Three days ago, on June 20, the world commemorated World Refugee Day. -that is people who have to leave their homes due to war or violence. Their fears are generally based on fears arising from race, religion, nationality, political opinion or membership in particular social groups. In most cases, they cannot return to their home or fear
The United Nations High Commissioner for Refugees (UNHCR) points out that around two-thirds of all refugees world wide - other than the Palestinian refugees - come from just five countries namely Syria, Afghanistan, South Sudan, Myanmar and Somalia.
Palestinians, numbering more than 5.6 million are registered with the United Nations Relief and Works Agency (UNRWA) as refugees, forming probably the largest single body of refugees worldwide. Of this number, more than 1.5 million live in UNRWA run camps. The agency adds, the term “Palestine refugee” however, does not include internally displaced Palestinians.
Outside of Palestine, another over eighty two million plus unfortunate persons have been forced to abandon their livlihood, families and flee their countries of origin.
More than two thirds of all refugees under UNHCR’s mandate come from just five countries, namely the Syrian Arab Republic 6.7 million, Venezuela 4.0 million; Afghanistan 2.6 million; South Sudan 2.2 million and Myanmar 1.1 million.
Of this number at end 2020, an estimated 35 million (42%) of the 82.4 million forcibly displaced people were children below 18 years of age.
Between 2018 and 2020, an average of between 290,000 and 340,000 children were born into a refugee life per year.
Millions of people are forced to move from their homes every year to keep safe from war, persecution or natural disasters. According to United Nations (UN), every minute around 25 people have to leave everything in search of better and safer life.
In our own country, the word ‘refugee’ still sends shivers down the spines of many of our citizens. During the course of the ethnic conflict (1983 - 2009), more than 84,000 Tamils fled to neighbouring India. In addition, hundreds of thousands sought refuge in Europe and North America, becoming one of the western world’s largest groups of asylum seekers.
The conflict also displaced 800,000 Sri Lankan Tamils. Worse the insurgent group claiming to be ‘sole representatives of the Tamil people’-the Liberation Tigers of Tamil; Eelam (LTTE)- ethnically cleansed areas in the so-called Tamil Eelam occupied by members of both the Sinhala and Muslim communities. They were also reasons for the displacement of thousands of Sinhalese families living on lands bordering areas of the north and east of the country.

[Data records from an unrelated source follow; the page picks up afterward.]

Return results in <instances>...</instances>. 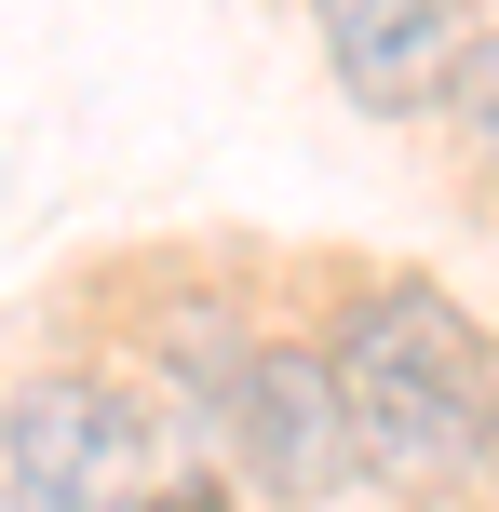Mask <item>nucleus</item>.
Segmentation results:
<instances>
[{
    "instance_id": "f257e3e1",
    "label": "nucleus",
    "mask_w": 499,
    "mask_h": 512,
    "mask_svg": "<svg viewBox=\"0 0 499 512\" xmlns=\"http://www.w3.org/2000/svg\"><path fill=\"white\" fill-rule=\"evenodd\" d=\"M324 378H338L351 418V472H459L473 459V378H486V324L446 297V283H378L351 297V324L324 337Z\"/></svg>"
},
{
    "instance_id": "f03ea898",
    "label": "nucleus",
    "mask_w": 499,
    "mask_h": 512,
    "mask_svg": "<svg viewBox=\"0 0 499 512\" xmlns=\"http://www.w3.org/2000/svg\"><path fill=\"white\" fill-rule=\"evenodd\" d=\"M162 486V432L108 378H27L0 405V512H135Z\"/></svg>"
},
{
    "instance_id": "7ed1b4c3",
    "label": "nucleus",
    "mask_w": 499,
    "mask_h": 512,
    "mask_svg": "<svg viewBox=\"0 0 499 512\" xmlns=\"http://www.w3.org/2000/svg\"><path fill=\"white\" fill-rule=\"evenodd\" d=\"M216 445H230V472L257 499L284 512H324L351 486V418H338V378H324L311 337H257L230 378V405H216Z\"/></svg>"
},
{
    "instance_id": "20e7f679",
    "label": "nucleus",
    "mask_w": 499,
    "mask_h": 512,
    "mask_svg": "<svg viewBox=\"0 0 499 512\" xmlns=\"http://www.w3.org/2000/svg\"><path fill=\"white\" fill-rule=\"evenodd\" d=\"M311 27H324V68H338L351 108L419 122V108L446 95L459 41L486 27V0H311Z\"/></svg>"
},
{
    "instance_id": "39448f33",
    "label": "nucleus",
    "mask_w": 499,
    "mask_h": 512,
    "mask_svg": "<svg viewBox=\"0 0 499 512\" xmlns=\"http://www.w3.org/2000/svg\"><path fill=\"white\" fill-rule=\"evenodd\" d=\"M432 108H446V135H459L473 162H499V14L459 41V68H446V95H432Z\"/></svg>"
},
{
    "instance_id": "423d86ee",
    "label": "nucleus",
    "mask_w": 499,
    "mask_h": 512,
    "mask_svg": "<svg viewBox=\"0 0 499 512\" xmlns=\"http://www.w3.org/2000/svg\"><path fill=\"white\" fill-rule=\"evenodd\" d=\"M459 472L499 486V337H486V378H473V459H459Z\"/></svg>"
},
{
    "instance_id": "0eeeda50",
    "label": "nucleus",
    "mask_w": 499,
    "mask_h": 512,
    "mask_svg": "<svg viewBox=\"0 0 499 512\" xmlns=\"http://www.w3.org/2000/svg\"><path fill=\"white\" fill-rule=\"evenodd\" d=\"M135 512H216V472H162V486L135 499Z\"/></svg>"
}]
</instances>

However, rather unfortunately, after the defeat of terrorism in the country, a few bigoted members of our society began attacking refugees temporarily housed by the UN in our country. Even sadder was the fact that attacking mobs were led by members of the clergy of a particular religious community.
This single act makes it all the more important to help create global awareness on the conditions and problems that refugees face in their lives. It also helps us understand the importance of the UN declared World Refugee Day.
It must also be stressed that though countries in the West and the US look askance at less developed countries, it is in fact the developing nations/countries who host 86% of the world’s refugees. History also shows it is the actions of the developed countries which have forced large sections of people to flee their lands.
One of the prime examples of this is the US adventure in Afghanistan. To date its military forage has forced over 2.6 million Afghans to flee their country. And despite the death, destruction and havoc, its indiscriminate bombing of civilian targets in that country caused, the US is still dilly dallying leaving that unfortunate region of the world.
The excuse, its concern for the Afghan population!